Salon's Richard Dawkins peace summit: "I am against all religion ... I think I’d call myself a lover of truth. I’m intolerant of bullsh*t"

Exclusive: We talk with sparring partner Richard Dawkins about New Atheism, Twitter & why he sees Ahmed as a fraud

Published October 12, 2015 4:13PM (EDT)

  (AP/Fiona Hanson)
(AP/Fiona Hanson)

A while back, I was having some beers with the founder of a small atheist publishing house. I’d recently savaged one of his writers in print, and I started laying out a pretty standard critique of the New Atheists — that they caricature religion, they’re elitist, they’re too aggressive and so forth.

The publisher listened for a while, and then told me, politely, that I was being young, harsh and stupid. Until not very long ago, this kind of vocal, proud atheism just didn’t have a solid place in the public eye. These writers had carved out some space for freethinkers to thrive. And that alone was an achievement.

So, say what you will about Richard Dawkins, but give him credit for this: the man’s a pathbreaking iconoclast. In 1976, as a young evolutionary biologist at Oxford, Dawkins wrote "The Selfish Gene," one of those rare books that's accessible to lay readers, even as it shapes an academic field. The book established Dawkins’ reputation as one of the more elegant public explainers of Darwin's theory. Then, in 2006, Dawkins’ “The God Delusion” hit bestseller lists, and made his name synonymous with a certain kind of hardline atheism.

“Brief Candle in the Dark,” released last week, is the second installment of Dawkins’ autobiography (the first, “An Appetite for Wonder,” came out in 2013). A loose collection of reminiscences, the book ranges from Oxford lecture halls to far-flung research stations. The picture that emerges is of an agile thinker who delights more in collaboration than confrontation.

Reached by phone during a visit to New York, Dawkins spoke with Salon about Twitter, pluralism, his love of computer programming and why he thinks Ahmed Mohamed is a fraud.

You’re looking back at your career. Do you think you’ve been a success?
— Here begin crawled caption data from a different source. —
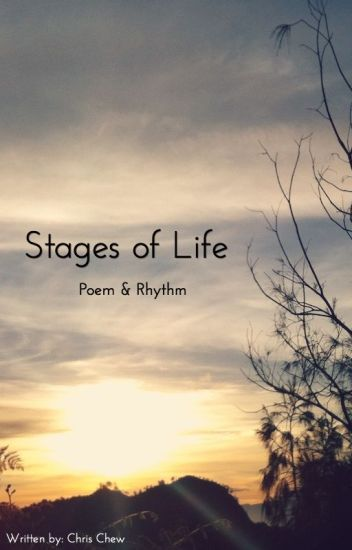 poem on different stages of life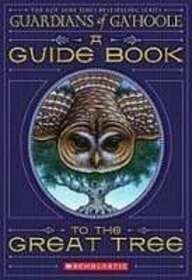 A Guide Book to the Great Tree (Guardians of Ga'hoole): Huang, Kathryn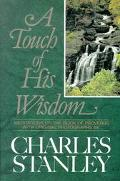 Touch of His Wisdom Meditations on the Book of Proverbs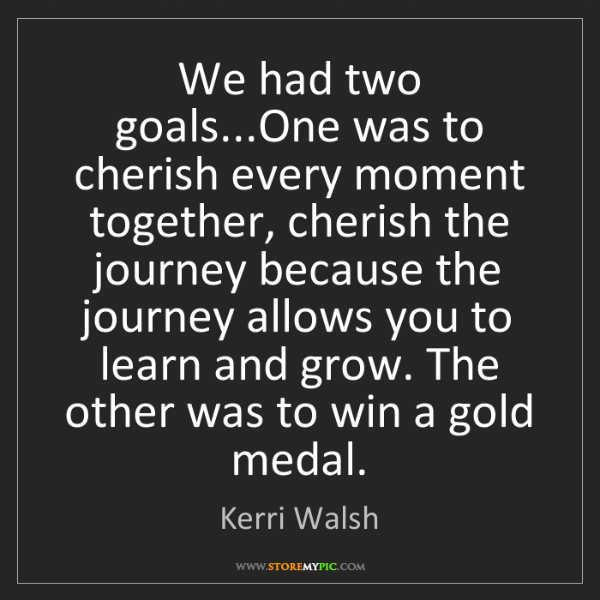 Kerri Walsh: We had two goals...One was to cherish every moment together,...
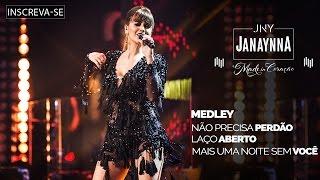 Janaynna - Medley - Não Precisa Perdão - Laço Aberto - Mais uma noite sem você  -  [Vídeo Oficial] YouTube Videos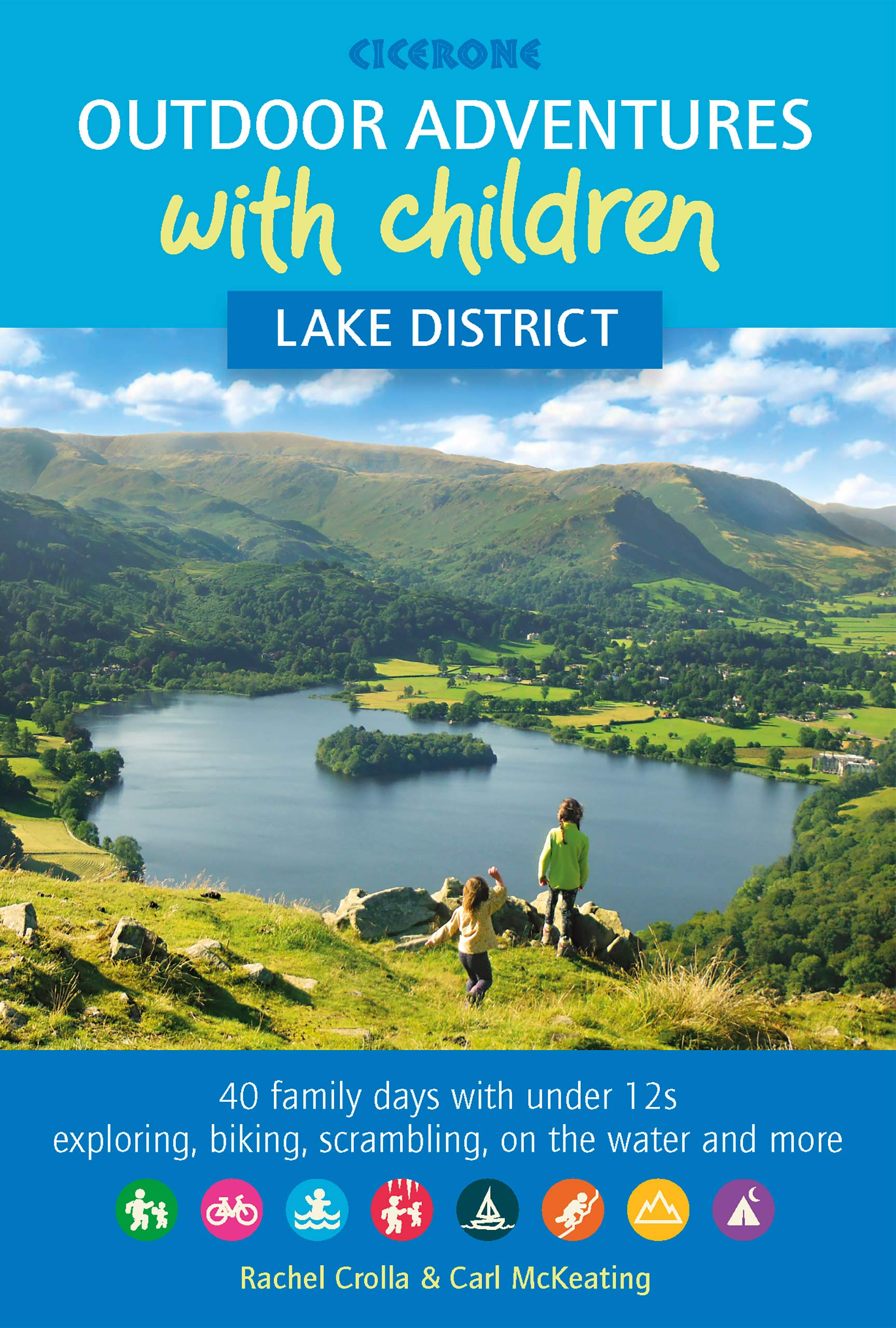 Outdoor Adventures With Children   Lake District  40 Family Days With Under 12s Exploring Biking Scrambling Paddling And More  Adventures For Children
I’ve written a dozen books or so, and they’ve all sold very well. They’re all still in print. I get a lot of fan mail. I guess from that point of view, objectively measured, yes.

Do you feel like you’ve influenced people?

I think those who read my books seem to be mostly convinced.

When it comes to convincing people about big science issues, like evolution or climate change, there’s a split between those who favor a diplomatic approach, and those who are more open to confrontation. Do you worry that you’ve alienated as many people you’ve convinced?

I think both methods are worth pursuing. It’s good that some people pursue the more conciliatory approach. Some people, perhaps Christopher Hitchens, Sam Harris and me, have pursued the combative approach, which I think works for some people. I may have alienated some people, but I’m hoping that I won over more.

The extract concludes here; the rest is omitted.